Certainly it’s not an accident. Our employees as well as the employees who came to us through the acquisition have spent a lot of time preparing for this day one of the acquisition since February of 2007, early when the deal was announced.
Certainly we are happy that all our hard work and effort paid off with a very successful transition so far. We look forward to continuing that success going forward.
As we look at things on an overall corporate basis, we are in excellent financial shape. Moving on to slide 17 here, we’ve got a great base upon which to continue adding value for our shareholders through additional growth in power plant construction and growth in our non-regulated side as well.
We have made a very conscious shift to increase the amount of utility earnings and cash flow and assets in our overall portfolio. They will help reduce our overall corporate risk profile, improve our credit metrics long-term, and allow us to really have a good foundation upon which to continue to grow.
Our capital structure currently is 46% debt to total capitalization. And as far as permanent financing for the Aquila acquisition goes, we don’t need to issue any additional common stock.
So there won’t be any added dilution for shareholders on the earnings side related to that. We do anticipate a long-term debt issuance probably late this year to retire our bridge acquisition facility.
On slide 18, we are proud of our 38 consecutive years of dividend increases and the fact that we’ve averaged 15% annual total shareholder return over the course of the last five years and hope we continue that well into the future as we continue to grow. On slide 19, I wanted to give you a sense of our long-term strategic plan and some real key goals that we have going forward that demonstrate the excellent growth opportunities that we have and also gives you a snapshot in our progress in executing on those opportunities.
Really is a great balance of opportunities between utility and non-regulated generation and generation construction, increased coal production to accompany the Wygen III plant, and then continuing to grow both our oil and gas and energy marketing businesses going forward. Finally, we’ve talked about issuing new earnings guidance.

INFORMATION SUPPLIED:
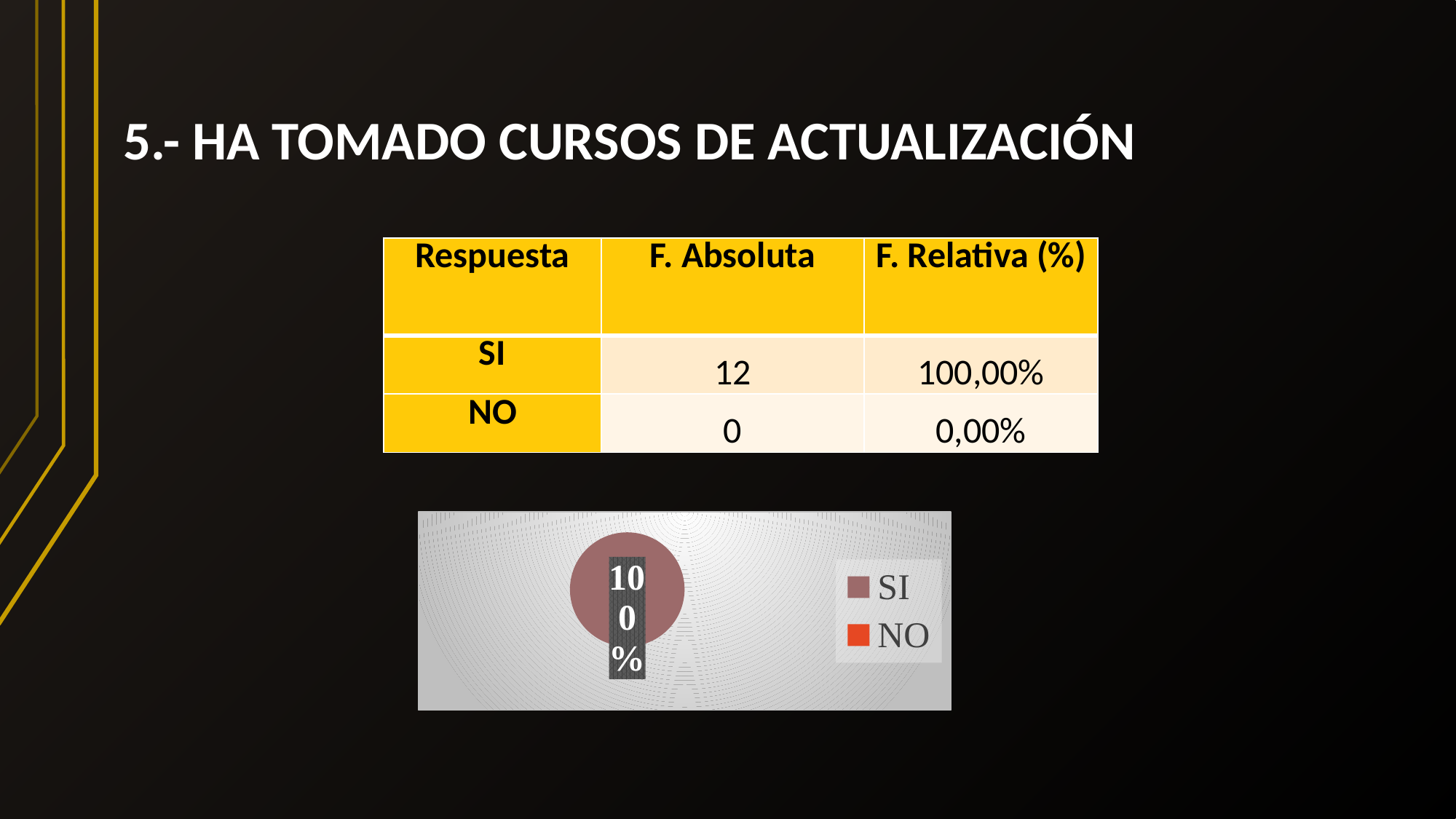
Which category has the smallest share in the pie chart? NO What are the two legend entries of the pie chart? SI and NO What is the only percentage label printed on the pie chart? 100% Which category has the largest slice in the pie chart? SI Which is larger in the pie chart, SI or NO? SI How many series does the legend of the pie chart list? 2 What colour is the SI slice in the pie chart? dark red What kind of chart is shown on the slide? pie chart Is the share for SI in the pie chart greater or less than 50%? greater What share of the pie chart does SI represent? 100%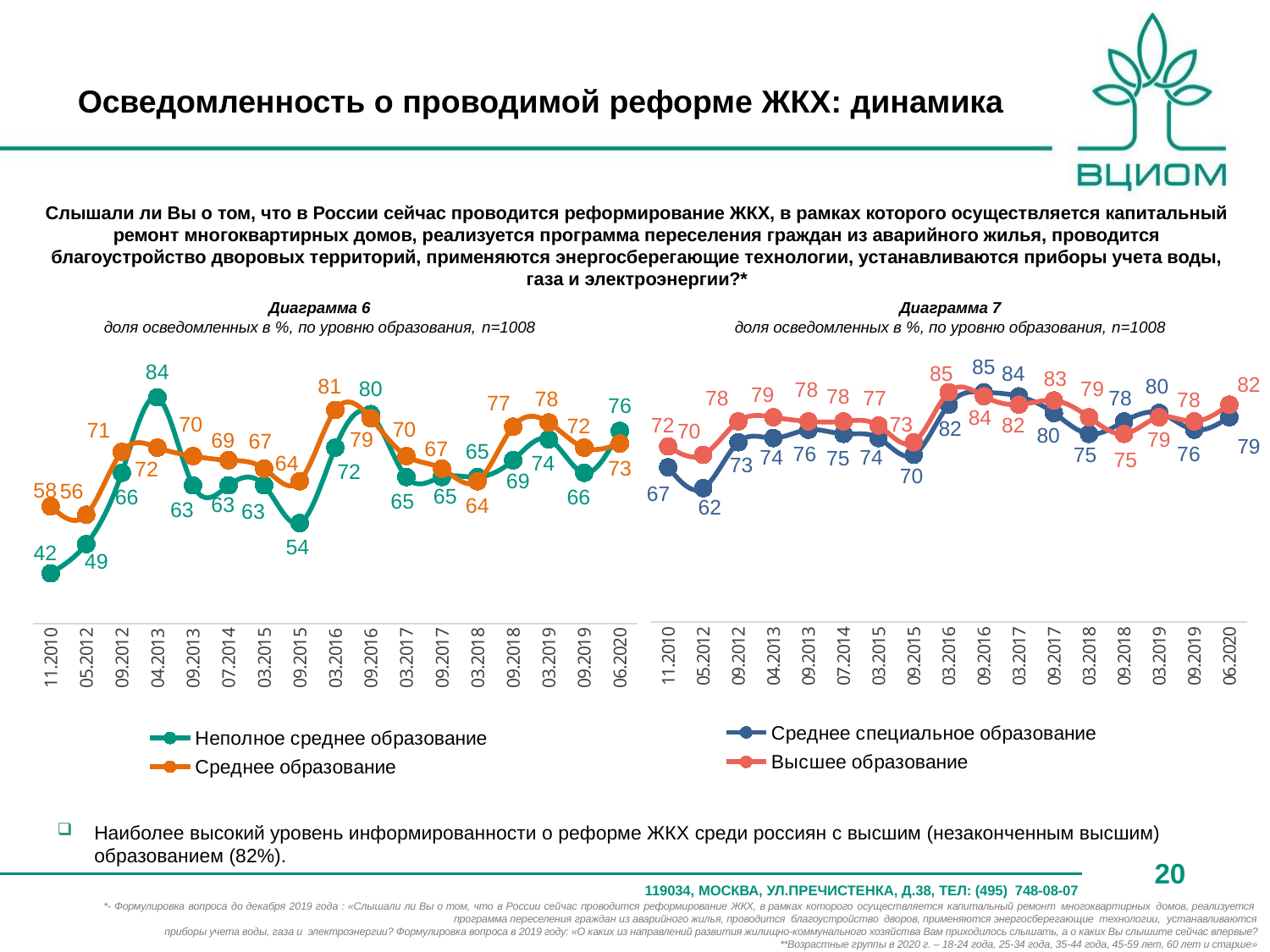
In Диаграмма 6, at which date is the value for Неполное среднее образование lowest? 11.2010 What type of chart is Диаграмма 7? Line chart In Диаграмма 7, what is the difference between Высшее образование and Среднее специальное образование at 09.2015? 3 In Диаграмма 7, what is the value for Высшее образование at 06.2020? 82 In Диаграмма 7, at which date is the value for Среднее специальное образование highest? 09.2016 In Диаграмма 6, what is the value for Среднее образование at 03.2016? 81 In Диаграмма 7, how many series does the legend list? 2 In Диаграмма 6, what is the difference between Среднее образование and Неполное среднее образование at 11.2010? 16 In Диаграмма 7, what is the value for Среднее специальное образование at 05.2012? 62 In Диаграмма 6, how many dates are plotted on the x axis? 17 In Диаграмма 6, which series has the higher value at 06.2020? Неполное среднее образование In Диаграмма 6, what is the value for Неполное среднее образование at 04.2013? 84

TASK ITEM: Copy word for word the part of the earnings call remarks from "Certainly we are" up to and including "side as well.".

EXPECTED ANSWER:
Certainly we are happy that all our hard work and effort paid off with a very successful transition so far. We look forward to continuing that success going forward.
As we look at things on an overall corporate basis, we are in excellent financial shape. Moving on to slide 17 here, we’ve got a great base upon which to continue adding value for our shareholders through additional growth in power plant construction and growth in our non-regulated side as well.